What you have to do ::
Pull out every line of the material below that contains the word "pixel", and copy those lines in their original order.

Data rows ::
────────────────────────────────────────
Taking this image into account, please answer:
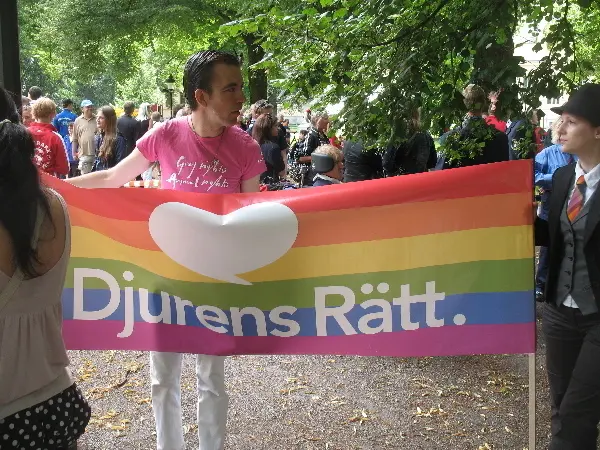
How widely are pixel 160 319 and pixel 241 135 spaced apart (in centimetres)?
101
────────────────────────────────────────
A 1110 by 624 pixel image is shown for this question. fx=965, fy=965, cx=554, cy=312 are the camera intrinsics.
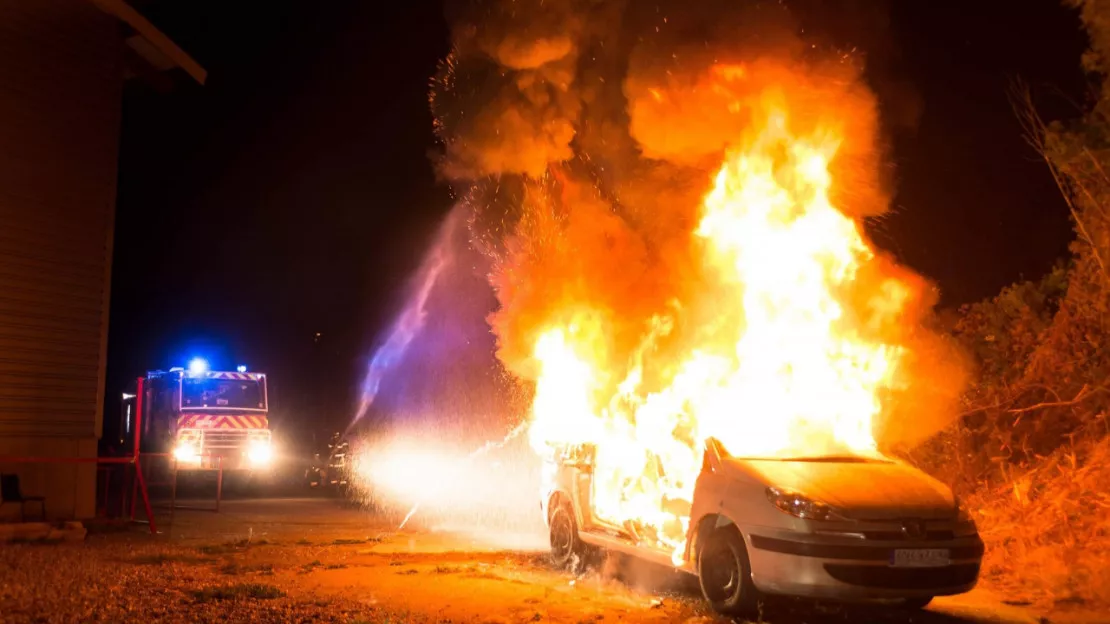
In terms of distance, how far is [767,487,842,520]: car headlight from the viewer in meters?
────────────────────────────────────────
Solution to this task ::
How widely are pixel 160 319 and pixel 241 135 spaced apart (in centimetres)?
A 1110 by 624 pixel image is shown for this question. fx=965, fy=965, cx=554, cy=312 are the camera intrinsics.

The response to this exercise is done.